What is being asked: Given the material below, return only the lines starting at the line with "- механизм остановки двигателя." and ending at the line with "FREQUENCY IN HZ", exactly as they appear.

##############################

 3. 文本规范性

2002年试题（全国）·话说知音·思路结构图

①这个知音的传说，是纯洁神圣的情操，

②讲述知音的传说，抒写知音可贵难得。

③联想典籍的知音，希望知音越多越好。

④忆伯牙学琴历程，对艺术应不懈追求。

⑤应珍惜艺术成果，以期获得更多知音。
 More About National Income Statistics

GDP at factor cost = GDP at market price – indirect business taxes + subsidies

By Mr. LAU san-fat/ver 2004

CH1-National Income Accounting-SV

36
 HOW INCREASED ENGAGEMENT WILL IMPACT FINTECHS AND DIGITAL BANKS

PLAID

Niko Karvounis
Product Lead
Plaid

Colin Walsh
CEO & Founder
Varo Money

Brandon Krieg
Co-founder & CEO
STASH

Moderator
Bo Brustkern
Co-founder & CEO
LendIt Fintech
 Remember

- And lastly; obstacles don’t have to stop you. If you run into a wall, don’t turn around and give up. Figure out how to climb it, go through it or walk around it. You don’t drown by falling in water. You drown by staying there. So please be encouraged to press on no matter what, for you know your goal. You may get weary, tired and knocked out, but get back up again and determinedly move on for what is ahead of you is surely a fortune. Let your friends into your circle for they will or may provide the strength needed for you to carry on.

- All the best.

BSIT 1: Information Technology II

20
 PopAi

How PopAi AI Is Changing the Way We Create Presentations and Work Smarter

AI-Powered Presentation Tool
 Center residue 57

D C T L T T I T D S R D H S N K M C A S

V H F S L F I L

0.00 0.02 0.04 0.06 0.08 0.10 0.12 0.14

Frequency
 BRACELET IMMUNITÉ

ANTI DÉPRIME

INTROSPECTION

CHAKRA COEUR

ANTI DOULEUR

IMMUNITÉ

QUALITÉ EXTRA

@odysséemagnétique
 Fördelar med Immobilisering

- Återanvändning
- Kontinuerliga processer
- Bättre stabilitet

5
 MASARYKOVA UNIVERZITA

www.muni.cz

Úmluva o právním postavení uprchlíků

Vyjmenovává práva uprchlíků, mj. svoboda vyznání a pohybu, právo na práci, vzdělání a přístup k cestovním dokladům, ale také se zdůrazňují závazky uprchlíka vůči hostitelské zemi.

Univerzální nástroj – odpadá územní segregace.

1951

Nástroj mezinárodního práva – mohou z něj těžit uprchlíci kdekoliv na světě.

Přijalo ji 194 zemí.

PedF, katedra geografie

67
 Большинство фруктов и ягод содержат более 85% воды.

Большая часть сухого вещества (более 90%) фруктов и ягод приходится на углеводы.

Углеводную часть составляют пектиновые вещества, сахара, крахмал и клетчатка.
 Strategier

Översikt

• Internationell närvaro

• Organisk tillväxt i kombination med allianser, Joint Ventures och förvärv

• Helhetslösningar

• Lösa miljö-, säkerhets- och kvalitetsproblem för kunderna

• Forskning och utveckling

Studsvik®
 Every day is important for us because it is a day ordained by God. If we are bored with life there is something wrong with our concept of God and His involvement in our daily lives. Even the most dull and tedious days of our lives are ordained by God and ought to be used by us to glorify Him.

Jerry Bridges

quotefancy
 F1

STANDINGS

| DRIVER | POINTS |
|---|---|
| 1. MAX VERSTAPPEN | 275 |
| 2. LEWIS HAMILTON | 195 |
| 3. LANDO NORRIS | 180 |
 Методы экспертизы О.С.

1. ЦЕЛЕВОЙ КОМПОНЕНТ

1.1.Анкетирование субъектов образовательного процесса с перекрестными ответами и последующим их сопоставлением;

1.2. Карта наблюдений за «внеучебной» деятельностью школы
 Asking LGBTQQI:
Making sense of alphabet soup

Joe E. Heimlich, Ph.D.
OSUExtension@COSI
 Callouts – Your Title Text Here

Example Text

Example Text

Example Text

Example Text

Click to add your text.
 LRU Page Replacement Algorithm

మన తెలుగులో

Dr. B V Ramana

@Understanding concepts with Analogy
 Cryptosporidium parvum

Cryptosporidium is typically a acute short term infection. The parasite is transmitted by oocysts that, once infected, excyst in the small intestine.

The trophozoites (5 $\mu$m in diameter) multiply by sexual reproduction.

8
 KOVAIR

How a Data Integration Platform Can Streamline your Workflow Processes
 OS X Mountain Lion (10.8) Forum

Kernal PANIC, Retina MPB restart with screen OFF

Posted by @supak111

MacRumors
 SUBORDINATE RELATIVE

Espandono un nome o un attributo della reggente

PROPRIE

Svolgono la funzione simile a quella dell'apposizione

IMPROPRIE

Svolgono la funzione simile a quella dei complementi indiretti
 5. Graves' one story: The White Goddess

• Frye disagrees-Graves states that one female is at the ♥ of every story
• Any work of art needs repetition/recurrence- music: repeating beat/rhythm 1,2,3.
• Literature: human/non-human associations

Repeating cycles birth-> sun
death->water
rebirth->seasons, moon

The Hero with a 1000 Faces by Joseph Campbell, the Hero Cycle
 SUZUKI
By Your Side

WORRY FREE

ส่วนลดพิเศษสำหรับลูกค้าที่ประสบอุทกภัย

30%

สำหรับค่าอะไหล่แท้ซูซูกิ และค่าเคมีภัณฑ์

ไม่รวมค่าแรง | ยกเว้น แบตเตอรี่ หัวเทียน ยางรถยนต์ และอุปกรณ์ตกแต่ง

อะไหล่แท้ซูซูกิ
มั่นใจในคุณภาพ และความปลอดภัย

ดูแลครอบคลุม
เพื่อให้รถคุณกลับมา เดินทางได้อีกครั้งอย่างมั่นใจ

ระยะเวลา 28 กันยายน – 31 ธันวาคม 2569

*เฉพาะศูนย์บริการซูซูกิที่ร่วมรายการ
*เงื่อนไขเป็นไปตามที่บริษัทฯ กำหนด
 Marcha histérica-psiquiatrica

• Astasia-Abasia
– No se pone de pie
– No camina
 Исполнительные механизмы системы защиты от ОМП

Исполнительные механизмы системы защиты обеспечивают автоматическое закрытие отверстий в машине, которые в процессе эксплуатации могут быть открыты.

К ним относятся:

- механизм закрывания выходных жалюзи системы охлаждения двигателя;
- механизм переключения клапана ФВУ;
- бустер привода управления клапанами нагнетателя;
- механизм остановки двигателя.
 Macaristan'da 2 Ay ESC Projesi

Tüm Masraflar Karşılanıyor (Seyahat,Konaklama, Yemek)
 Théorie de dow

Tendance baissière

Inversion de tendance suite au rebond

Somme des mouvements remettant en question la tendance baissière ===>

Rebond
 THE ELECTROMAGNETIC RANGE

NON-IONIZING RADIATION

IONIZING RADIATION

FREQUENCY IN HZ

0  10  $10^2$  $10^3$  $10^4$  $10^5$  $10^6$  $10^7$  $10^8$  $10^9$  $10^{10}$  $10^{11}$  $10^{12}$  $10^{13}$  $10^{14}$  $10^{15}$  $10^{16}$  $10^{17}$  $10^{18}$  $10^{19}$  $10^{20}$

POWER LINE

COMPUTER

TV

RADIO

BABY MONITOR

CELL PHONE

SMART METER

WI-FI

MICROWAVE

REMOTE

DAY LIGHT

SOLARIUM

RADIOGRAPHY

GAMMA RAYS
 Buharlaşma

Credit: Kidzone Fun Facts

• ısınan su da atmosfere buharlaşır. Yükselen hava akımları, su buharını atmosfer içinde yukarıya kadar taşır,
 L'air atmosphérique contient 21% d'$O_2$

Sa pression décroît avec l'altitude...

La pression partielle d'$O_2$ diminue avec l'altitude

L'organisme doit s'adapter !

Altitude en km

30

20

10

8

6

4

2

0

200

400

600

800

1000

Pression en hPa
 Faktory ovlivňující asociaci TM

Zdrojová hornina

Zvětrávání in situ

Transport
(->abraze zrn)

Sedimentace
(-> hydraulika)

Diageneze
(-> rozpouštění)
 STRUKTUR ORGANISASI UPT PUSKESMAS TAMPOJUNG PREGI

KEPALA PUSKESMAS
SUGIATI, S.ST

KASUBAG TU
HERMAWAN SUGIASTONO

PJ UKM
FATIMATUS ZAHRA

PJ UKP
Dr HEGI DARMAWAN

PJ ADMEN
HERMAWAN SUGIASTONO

##############################

Written solution:
- механизм остановки двигателя.
 Macaristan'da 2 Ay ESC Projesi

Tüm Masraflar Karşılanıyor (Seyahat,Konaklama, Yemek)
 Théorie de dow

Tendance baissière

Inversion de tendance suite au rebond

Somme des mouvements remettant en question la tendance baissière ===>

Rebond
 THE ELECTROMAGNETIC RANGE

NON-IONIZING RADIATION

IONIZING RADIATION

FREQUENCY IN HZ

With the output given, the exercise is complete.